There were, as we expected, many omens prior to and during her passage into heaven.
On the way home from seeing her the first night, we found ourselves at a stoplight behind a car that had a sign on the back window. It said “MOM” in big black letters against a large blinking red light. The day of her passing, we noticed many red-headed finches flocking around our brother’s bird feeder. Mom was a famous redhead!
We joked that there was so much drama, because Mom had always been something of a “Drama Queen.” She had a larger-than-life personality and great wit in her day. Over the years the light had gone out, she had long ago stopped recognizing us, and her personality would become extremely violent, paranoid. All typical of Alzheimer’s. It ripped our hearts out to bear witness to her descent into insanity.

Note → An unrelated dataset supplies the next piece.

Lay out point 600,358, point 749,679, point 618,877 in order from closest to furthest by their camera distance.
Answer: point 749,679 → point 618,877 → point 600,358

Our father had stepped into an almost heroic role of her caregiver. Even after she went into the nursing home, he visited for hours each afternoon, never missing a day. Our parents have known each other nearly 80 years, having met in kindergarten in the ‘30s. Dad held Mom’s hand gently, tears rolling down his face, as he comforted her, saying his last goodbyes.
On Friday night we stumbled into bed, exhausted. Terry awoke at 5:00 and caught a glimpse of a shadowy woman passing by quickly. “She’s gone,” she thought. She shared her vision with Linda. The phone rang two hours later - our brother and Dad were downstairs in the hotel lobby. Mom had passed away at 5:00 a.m. Finally free.
Judith Viorst wrote in her book Necessary Losses:
"As our mothers and fathers begin to age and sicken and die, we may begin rewriting these terms of endearment… we see how little power they ever had to love us perfectly. To understand us perfectly. To save us from sorrow and solitude – and from death. We see how little power they had…to build sturdy bridges across the gulfs which separate us. Letting go of our vain expectations as parents and children and spouses and friends, we learn to give thanks for even imperfect connections."
The night she died, we all met for dinner at our brother Flip’s house on nearby Church Street, where he lives with his companion Lucille. Gathering around his player grand piano, we belted out show tunes like our lives depended on it. Even Dad was smiling, his eyes shining.
Mom was right there with us… we could feel it.